A major limitation of visual communication is that people can attend to only a very limited number of features and events at any one time. For example, we can see with full resolution only in the fovea, a tiny part of the retina. To fully take in a visual scene, we must move our eyes around to bring objects into focus one at a time. Although people are rarely aware of these two to three eye movements per second, where they look ultimately determines what they perceive. We are therefore developing gaze-guidance systems to help users deploy their limited attentional resources more effectively and to augment natural sight with computer-vision technology in an unobtrusive way (see Figure 1). Such guidance might be useful in safety-critical applications, such as driving, and would ultimately allow novices to ‘see with the eyes of experts.’
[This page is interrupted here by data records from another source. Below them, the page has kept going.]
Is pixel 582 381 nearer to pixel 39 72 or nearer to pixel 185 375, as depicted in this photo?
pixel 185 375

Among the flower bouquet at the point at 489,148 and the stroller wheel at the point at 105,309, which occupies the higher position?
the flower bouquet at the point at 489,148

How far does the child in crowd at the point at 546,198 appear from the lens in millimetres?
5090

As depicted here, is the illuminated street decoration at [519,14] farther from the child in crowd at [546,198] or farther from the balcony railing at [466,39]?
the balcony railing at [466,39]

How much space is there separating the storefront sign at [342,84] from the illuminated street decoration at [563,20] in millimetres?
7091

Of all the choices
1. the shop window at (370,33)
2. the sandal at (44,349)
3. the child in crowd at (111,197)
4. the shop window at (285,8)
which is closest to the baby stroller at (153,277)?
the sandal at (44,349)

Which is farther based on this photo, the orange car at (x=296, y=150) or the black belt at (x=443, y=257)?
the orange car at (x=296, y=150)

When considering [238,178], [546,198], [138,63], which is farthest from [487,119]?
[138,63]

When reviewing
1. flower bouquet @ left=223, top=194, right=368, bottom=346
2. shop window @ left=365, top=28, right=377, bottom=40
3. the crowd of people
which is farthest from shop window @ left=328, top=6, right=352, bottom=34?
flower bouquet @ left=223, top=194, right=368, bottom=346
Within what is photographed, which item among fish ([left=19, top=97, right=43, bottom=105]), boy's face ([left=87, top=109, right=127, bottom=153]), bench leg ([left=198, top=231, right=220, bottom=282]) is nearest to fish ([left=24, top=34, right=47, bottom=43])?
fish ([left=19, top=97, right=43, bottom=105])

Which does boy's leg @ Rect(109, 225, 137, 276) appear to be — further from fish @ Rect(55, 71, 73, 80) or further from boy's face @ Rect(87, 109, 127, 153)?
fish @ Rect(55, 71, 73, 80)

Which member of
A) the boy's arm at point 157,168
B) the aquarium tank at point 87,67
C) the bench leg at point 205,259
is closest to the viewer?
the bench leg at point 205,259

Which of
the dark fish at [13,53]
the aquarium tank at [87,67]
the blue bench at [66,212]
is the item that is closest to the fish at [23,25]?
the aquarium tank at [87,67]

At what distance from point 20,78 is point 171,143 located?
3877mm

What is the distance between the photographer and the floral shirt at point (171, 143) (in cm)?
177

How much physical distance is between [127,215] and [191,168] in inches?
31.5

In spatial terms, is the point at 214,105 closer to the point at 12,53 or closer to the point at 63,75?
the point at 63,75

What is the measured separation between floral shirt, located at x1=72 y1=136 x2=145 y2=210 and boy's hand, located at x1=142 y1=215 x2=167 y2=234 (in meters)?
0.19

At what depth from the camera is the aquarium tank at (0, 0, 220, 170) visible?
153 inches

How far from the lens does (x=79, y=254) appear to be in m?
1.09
The information conveyed by images is determined by the image in conjunction with the observer's gaze pattern, which may vary considerably from person to person and with context. Therefore, gaze is as important as brightness or colour for defining the message that reaches the observer. However, existing information and communication-technology systems do not take this into account. Therefore, we propose that the observer's gaze pattern should be sensed and displayed just like physical image attributes. While gaze sensors, or eye trackers, have long been commercially available, our goal is to guide the observer's gaze through the image.
Implementing such a system requires further insights into the function of human vision, and several technical challenges must be met. Our research is funded by the European Commission's Future Emerging Technologies programme, which focuses on high-risk basic research with high-potential future applications. The consortium consists of human- and computer-vision partners from universities in Lübeck and Giessen (Germany), Groningen (Netherlands), Leuven (Belgium) and Bucharest (Romania), as well as a German company providing eye-tracking technology.
Gaze-contingent interactive displays statically present information and guide the user's gaze to help them deploy their limited attentional resources more effectively.
We show subjects high-resolution natural (non-computer-generated) videos while a camera tracks their eye movements. Based on eye position and video input, we first predict a set of candidate points where the subject may look next. We then perform real-time image transformations to increase the likelihood for the desired candidate location (e.g., by increasing contrast or introducing motion) and decrease the likelihood for all others (e.g., by reducing contrast or blurring). To evaluate the effect gaze guidance has on both eye movements and actual behaviour, we carried out similar experiments in a virtual-reality driving simulator. (Videos are available online.)1
To investigate which image transformations can make a movie patch more or less attractive to an observer, we first collected a large set of eye-movement data on natural videos. We employed machine-learning techniques to distill the structural differences between patches observers looked at and those they missed. Learning these differences on a very simple, low-dimensional representation of the videos (the average local feature energy) significantly outperformed previously published approaches in predicting whether an observer will attend to a given new patch.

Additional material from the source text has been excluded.